Take a more extreme example. Another popular poet, again in a single composition, rhymes aimed/sprays/stays/days, hair/wear, office/problems, government/loving it/dumping it, squirts of piss/words exist/suburban kids/turbulence, hooked right in/looked like them, America/Erica/Character. 

Assonance is not "intrinsically" more appropriate to song or popular lyric. In other literatures (e.g. Medieval Irish, Old French, Modern Spanish, and even at times Dutch) it has been the vehicle for all kinds of literary composition from epic verse to hymnody to erudite panegyric to surreal love lyric. This is no shock to anyone who reads Neruda or Lorca in Spanish.

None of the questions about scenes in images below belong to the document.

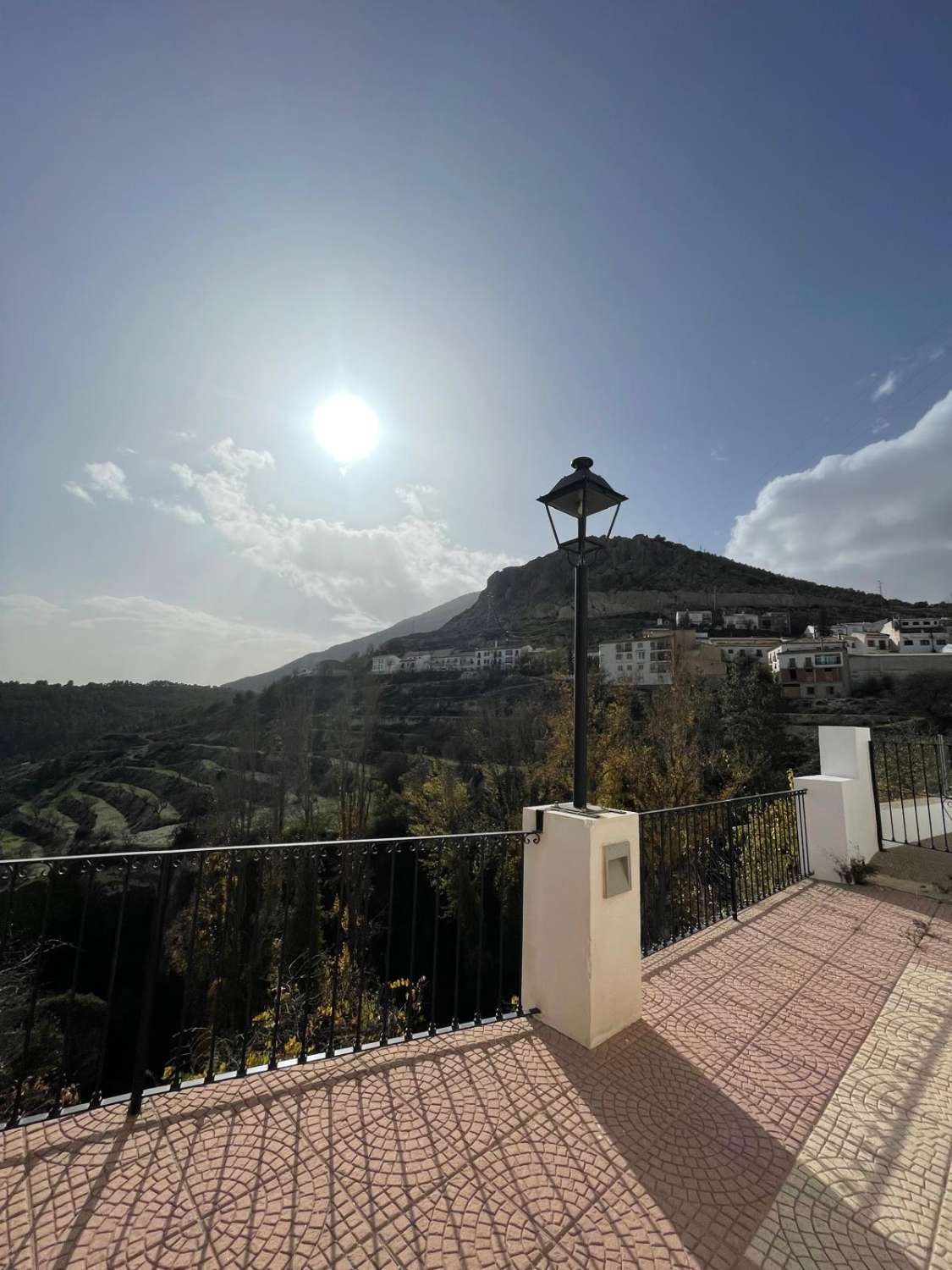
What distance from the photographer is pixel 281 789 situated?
19.3m

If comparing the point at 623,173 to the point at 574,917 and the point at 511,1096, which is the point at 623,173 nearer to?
the point at 574,917

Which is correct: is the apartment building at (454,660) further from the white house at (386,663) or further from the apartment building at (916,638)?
the apartment building at (916,638)

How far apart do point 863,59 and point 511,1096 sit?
9.01m

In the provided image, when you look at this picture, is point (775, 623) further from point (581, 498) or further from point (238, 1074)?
point (238, 1074)

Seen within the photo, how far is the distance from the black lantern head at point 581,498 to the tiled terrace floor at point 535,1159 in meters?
2.46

Literary intellectuals in English sometimes call this "off-rhyme." But it is not the kind of off-rhyme most favored in literary verse. Poetry in literary verse that uses "off rhyme" is more likely to employ consonance. Often, as in the verse of Seamus Heaney or in Robert Pinsky's translation of Dante's Inferno, nothing but the final consonant of a word need be repeated to qualify as rhyme. This has the effect of making the patterning easy enough to see on the page, but hard to detect with the ear, producing a kind of sound-repetition that is as unlike the rhymes of popular verse as anything imaginable. I think this is precisely why consonance is the kind of off-rhyme most congenial to elite poetics in English today.

It is no surprise that modern English literati do not often know how to dance on their prosodic feet, and do not care to learn. How can they dance, when they can't even hear the music anymore?

1 comment:

  1. You are the first person in over a decade that I've heard make this point, and it's refreshing to know that I am not the only one of the same opinion.